▶ **What to produce**
Return, word for word, the stretch of the Quit 16 campaign announcement that starts at the words "Former smokers are" and ends after "or roll ups.".

▶ **Extract**
####################

Quit 16 – The toll of smoking related cancers is revealed in the North East for the launch of new hard hitting quit campaign
- Former smokers tell how cancer can change lives and families forever
- Low awareness of many smoking related cancers
Today sees the launch of our latest campaign with Fresh Smokefree North East warning that smoking causes 16 different types of cancer. It comes as new figures reveal how cancers from smoking affect thousands of North East families every year.
Fresh’s Quit 16 campaign is supported by Cancer Research UK and features real former smokers warning how cancer can change lives and families forever.
Smoking caused an estimated 3,077 new cases of cancer and 2,192 deaths from cancer in the North East in 2013. Besides lung cancer, smoking also causes cancers of the mouth, nasal cavities, pharynx and larynx, stomach, kidney, bowel, liver, pancreas, cervix, bladder and ovaries, oesophagus and ureter, as well as myeloid leukaemia.
Worryingly, a survey of North East smokers found over 1/3 (34%) could not name one cancer caused by smoking without prompting. The campaign is set to address this and features heavily on TV, radio, print and digital channels for 5 weeks.
Former smokers are warning of the consequences of not quitting, including Dave McKenna, from Saltburn, who lost his hearing after mouth cancer treatment, Maggie Bratton, from Northumberland, who needed surgery and a plastic replacement for the roof of her mouth which she now cannot speak without, Tony Osborne, from Middlesbrough, who now speaks using a valve in his neck after throat cancer, and Lauren Joyce, from Stockton, whose dad begged his family to quit smoking before he died of bowel cancer. Their stories can be viewed and read at the campaign microsite quit16.co.uk
Ailsa Rutter, Director of Fresh, said: “Most of us know about lung cancer, but it’s worrying how few people are aware that poisons in smoke attack so many different parts of the body, whether they smoke cigarettes or roll ups.

####################

▶ **Entries provided**
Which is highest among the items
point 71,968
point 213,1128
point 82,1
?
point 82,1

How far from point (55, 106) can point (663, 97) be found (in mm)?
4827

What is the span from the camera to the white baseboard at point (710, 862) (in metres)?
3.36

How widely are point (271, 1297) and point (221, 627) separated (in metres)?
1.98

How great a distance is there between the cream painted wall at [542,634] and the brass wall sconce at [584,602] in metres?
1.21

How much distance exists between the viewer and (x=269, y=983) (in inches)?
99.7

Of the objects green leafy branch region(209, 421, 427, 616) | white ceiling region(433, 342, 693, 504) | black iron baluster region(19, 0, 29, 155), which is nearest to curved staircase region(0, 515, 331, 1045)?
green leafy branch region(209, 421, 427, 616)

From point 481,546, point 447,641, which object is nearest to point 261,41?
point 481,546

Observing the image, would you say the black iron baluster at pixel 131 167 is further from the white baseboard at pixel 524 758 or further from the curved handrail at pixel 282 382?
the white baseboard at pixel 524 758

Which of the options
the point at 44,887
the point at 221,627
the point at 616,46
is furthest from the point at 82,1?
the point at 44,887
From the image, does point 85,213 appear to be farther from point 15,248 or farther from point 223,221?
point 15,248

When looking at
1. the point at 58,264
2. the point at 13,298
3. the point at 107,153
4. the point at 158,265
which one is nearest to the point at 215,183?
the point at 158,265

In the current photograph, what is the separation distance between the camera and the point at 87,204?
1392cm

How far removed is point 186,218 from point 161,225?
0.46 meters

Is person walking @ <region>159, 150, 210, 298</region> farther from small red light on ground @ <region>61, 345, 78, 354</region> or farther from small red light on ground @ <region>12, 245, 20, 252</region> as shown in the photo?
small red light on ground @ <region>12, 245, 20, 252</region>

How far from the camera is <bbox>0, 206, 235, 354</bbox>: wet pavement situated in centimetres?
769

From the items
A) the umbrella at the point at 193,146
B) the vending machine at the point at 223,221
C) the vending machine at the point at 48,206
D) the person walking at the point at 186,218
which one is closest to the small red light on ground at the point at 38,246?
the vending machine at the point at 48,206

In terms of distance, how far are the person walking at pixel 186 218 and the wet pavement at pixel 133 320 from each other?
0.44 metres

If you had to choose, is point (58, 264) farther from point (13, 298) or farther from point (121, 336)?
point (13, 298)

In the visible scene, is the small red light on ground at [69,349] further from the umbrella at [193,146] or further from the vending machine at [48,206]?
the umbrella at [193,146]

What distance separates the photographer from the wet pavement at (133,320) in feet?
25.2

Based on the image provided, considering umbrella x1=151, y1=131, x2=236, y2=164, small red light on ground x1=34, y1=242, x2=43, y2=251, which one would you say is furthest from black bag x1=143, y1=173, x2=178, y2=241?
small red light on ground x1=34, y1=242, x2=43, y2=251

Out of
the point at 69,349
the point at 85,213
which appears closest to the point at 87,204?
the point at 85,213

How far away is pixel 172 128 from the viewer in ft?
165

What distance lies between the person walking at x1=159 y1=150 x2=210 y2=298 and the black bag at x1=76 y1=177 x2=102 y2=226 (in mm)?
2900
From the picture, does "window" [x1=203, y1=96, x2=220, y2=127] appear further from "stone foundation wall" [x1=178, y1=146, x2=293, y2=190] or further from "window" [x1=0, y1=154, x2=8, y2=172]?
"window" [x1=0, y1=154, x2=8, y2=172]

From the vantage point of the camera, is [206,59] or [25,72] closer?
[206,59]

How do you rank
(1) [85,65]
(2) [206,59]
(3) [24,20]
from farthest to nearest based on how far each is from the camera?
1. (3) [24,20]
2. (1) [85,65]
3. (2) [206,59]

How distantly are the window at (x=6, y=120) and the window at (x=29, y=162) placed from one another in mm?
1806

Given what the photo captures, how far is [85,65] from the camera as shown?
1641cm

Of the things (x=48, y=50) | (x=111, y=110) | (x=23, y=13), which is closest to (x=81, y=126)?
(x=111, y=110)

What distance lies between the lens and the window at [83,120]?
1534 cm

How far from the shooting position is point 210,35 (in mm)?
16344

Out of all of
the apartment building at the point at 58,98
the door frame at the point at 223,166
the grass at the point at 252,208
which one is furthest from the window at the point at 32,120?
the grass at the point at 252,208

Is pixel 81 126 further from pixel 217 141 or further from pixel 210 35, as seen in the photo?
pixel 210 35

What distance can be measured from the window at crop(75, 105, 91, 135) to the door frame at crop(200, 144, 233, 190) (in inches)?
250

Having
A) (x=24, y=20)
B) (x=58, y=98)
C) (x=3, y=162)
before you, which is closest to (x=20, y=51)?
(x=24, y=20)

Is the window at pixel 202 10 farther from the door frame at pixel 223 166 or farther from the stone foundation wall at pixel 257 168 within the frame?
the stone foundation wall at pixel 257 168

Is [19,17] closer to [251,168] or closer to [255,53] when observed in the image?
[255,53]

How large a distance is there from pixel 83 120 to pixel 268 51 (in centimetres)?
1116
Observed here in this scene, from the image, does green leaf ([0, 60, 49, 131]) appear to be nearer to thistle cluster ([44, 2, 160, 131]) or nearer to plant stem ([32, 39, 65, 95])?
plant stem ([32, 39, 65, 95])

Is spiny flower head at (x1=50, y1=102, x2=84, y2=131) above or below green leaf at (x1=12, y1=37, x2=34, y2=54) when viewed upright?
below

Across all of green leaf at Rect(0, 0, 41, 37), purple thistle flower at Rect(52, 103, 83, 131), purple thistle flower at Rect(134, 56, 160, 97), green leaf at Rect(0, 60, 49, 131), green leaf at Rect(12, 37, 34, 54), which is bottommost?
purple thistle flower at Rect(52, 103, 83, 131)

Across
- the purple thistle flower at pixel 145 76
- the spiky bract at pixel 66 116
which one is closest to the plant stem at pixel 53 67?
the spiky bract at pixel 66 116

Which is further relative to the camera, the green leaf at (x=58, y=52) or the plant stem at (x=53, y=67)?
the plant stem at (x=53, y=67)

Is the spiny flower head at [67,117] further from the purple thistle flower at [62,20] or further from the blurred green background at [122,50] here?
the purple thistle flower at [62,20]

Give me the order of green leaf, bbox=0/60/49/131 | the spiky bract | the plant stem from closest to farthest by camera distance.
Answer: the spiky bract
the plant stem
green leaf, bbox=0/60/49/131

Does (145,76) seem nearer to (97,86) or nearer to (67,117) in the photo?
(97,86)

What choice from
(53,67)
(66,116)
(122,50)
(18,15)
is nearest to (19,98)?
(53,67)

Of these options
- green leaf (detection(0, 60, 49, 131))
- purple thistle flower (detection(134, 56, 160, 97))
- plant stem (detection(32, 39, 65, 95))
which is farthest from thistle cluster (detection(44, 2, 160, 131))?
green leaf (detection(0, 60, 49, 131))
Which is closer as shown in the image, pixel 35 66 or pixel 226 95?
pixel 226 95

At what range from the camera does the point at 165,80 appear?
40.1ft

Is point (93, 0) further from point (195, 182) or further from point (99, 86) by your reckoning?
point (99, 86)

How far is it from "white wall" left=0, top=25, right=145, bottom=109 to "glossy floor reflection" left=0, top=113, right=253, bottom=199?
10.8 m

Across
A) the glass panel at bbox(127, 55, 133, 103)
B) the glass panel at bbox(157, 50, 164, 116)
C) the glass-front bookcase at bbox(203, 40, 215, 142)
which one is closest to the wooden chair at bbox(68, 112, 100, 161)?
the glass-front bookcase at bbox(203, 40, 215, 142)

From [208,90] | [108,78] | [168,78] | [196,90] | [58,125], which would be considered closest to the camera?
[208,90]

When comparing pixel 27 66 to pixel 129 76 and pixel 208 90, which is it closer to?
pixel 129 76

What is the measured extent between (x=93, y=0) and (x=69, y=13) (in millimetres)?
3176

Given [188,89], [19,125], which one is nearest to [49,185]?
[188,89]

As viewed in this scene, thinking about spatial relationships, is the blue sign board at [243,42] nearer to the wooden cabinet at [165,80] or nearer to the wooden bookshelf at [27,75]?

####################

▶ **Exercise answer**
Former smokers are warning of the consequences of not quitting, including Dave McKenna, from Saltburn, who lost his hearing after mouth cancer treatment, Maggie Bratton, from Northumberland, who needed surgery and a plastic replacement for the roof of her mouth which she now cannot speak without, Tony Osborne, from Middlesbrough, who now speaks using a valve in his neck after throat cancer, and Lauren Joyce, from Stockton, whose dad begged his family to quit smoking before he died of bowel cancer. Their stories can be viewed and read at the campaign microsite quit16.co.uk
Ailsa Rutter, Director of Fresh, said: “Most of us know about lung cancer, but it’s worrying how few people are aware that poisons in smoke attack so many different parts of the body, whether they smoke cigarettes or roll ups.